Watkins created the Amazon Prime Video original series Hand of God, which starred Ron Perlman and ran for two seasons from 2014 to 2017. The series explored themes of religion, zealotry, and morality, which Watkins had long been interested in exploring. He served as an executive producer on the Apple TV+ series Truth Be Told starring Octavia Spencer, and as a consulting producer on the Hulu series Wu-Tang: An American Saga. Watkins and his wife, Kandi Ali, co-founded the production company Blue Monday Productions. Through the company, Watkins has developed projects for FX, HBO, NBC, and Hulu.

In 2021, Watkins was announced as showrunner and executive producer for On Call, a half-hour police drama from Dick Wolf for IMDb TV (later rebranded as Amazon Freevee). The series was premiered on January 9, 2025, exclusively on Amazon Prime Video.

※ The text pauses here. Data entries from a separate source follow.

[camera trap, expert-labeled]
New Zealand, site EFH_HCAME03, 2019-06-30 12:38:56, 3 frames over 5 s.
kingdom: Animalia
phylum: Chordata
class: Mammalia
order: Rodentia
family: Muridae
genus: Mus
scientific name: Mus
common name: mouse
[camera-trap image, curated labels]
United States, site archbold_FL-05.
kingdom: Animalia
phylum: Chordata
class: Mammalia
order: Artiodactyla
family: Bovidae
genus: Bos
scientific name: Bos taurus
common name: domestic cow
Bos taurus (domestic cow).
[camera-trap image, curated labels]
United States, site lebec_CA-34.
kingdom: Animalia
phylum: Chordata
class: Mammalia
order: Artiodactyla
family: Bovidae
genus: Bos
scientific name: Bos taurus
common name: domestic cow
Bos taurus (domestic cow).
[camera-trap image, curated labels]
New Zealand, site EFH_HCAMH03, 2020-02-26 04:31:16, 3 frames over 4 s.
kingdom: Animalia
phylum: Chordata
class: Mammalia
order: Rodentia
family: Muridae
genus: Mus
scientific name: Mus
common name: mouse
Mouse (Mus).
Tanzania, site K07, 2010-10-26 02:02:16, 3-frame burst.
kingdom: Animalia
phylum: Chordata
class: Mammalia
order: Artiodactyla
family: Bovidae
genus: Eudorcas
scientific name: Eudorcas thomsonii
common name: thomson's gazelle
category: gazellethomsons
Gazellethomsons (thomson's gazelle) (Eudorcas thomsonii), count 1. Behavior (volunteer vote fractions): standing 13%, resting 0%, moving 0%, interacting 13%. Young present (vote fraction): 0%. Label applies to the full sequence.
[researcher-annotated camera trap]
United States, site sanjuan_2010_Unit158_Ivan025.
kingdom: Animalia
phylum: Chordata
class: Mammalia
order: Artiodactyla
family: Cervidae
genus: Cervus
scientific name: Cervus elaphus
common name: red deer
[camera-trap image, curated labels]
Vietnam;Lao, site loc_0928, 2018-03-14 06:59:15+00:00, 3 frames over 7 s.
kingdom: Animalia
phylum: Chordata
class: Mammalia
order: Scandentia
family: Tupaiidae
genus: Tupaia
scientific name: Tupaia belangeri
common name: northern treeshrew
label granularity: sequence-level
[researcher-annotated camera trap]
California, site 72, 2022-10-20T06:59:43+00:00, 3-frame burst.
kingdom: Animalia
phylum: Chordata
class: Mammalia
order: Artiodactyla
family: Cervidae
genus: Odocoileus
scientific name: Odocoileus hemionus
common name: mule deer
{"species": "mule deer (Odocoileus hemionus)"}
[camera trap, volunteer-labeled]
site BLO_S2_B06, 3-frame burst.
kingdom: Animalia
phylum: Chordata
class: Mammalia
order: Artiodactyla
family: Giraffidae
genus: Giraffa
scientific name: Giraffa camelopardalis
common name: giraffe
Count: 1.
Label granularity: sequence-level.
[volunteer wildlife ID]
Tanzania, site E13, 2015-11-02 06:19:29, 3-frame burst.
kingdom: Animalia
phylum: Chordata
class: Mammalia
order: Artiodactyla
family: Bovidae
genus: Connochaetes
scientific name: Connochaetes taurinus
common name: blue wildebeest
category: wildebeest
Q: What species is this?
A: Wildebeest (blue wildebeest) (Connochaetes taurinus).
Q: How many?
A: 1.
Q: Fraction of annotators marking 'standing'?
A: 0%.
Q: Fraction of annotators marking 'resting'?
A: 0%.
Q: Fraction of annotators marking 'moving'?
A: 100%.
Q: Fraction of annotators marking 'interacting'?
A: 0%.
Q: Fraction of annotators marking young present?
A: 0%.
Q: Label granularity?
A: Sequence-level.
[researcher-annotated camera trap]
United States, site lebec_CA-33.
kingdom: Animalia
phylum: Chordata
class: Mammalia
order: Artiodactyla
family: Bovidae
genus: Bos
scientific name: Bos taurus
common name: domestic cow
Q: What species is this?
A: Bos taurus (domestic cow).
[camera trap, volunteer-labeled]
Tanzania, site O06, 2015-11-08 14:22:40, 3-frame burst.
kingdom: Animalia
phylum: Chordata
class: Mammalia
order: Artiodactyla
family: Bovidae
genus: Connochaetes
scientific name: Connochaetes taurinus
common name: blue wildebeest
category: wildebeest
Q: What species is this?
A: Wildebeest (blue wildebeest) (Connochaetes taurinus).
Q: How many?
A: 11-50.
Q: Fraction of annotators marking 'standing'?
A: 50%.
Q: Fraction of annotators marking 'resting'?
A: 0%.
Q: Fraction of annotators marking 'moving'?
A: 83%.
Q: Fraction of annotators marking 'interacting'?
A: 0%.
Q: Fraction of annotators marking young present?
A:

Watkins currently serves as creator, writer, showrunner, and executive producer of the Prime Video series Cross, based on James Patterson's Alex Cross novels. The series stars Aldis Hodge in the title role and premiered in 2024. The series was renewed for a third season.

== Filmography ==

Key
| † | Denotes television productions that have not yet been released |

=== Acting credits ===

| Year | Title | Role | Notes |
|---|---|---|---|
| 1999 | Moesha | Jason | 1 episode |
| 2000 | City Guys | Adam | 1 episode |
| 2002–04 | The Young and the Restless | Dr. Wesley Carter | 13 episodes |
| 2004 | CSI: Miami | Audiologist | 1 episode |
| 2005 | Issues | Royce | Feature film |
| 2006 | Stripped Down | Lee | Feature film |
| 2008–11 | Burn Notice | Ricky Watkins | 2 episodes |
| 2026–present | Cross | Roy | 8 episodes |

=== Other credits ===

| Year | Title | Creator | Showrunner | Writer | Director | Executive Producer | Notes |
|---|---|---|---|---|---|---|---|
| 2007–13 | Burn Notice | No | No | Yes | No | Yes |  |
| 2014–17 | Hand of God | Yes | Yes | Yes | Yes | Yes |  |
| 2019 | Wu-Tang: An American Saga | No | No | No | No | Consulting |  |
| 2019–20 | Truth Be Told | No | No | No | No | Yes |  |
| 2024–present | Cross | Yes | Yes | Yes | No | Yes |  |
| 2025 | On Call | No | Yes | No | No | Yes |  |
| 2026 | The Greatest † | Yes | Yes | Yes | Yes | Yes |  |

== Personal life ==
Watkins resides in El Segundo, California, with his wife, Kandi Ali, and their four sons. He is a founding member of the Sweat Equity Alliance, a community activist organization focused on civil rights, public education, and homelessness. He is also active with the Writers Guild of America and participates in its Showrunner Training Program.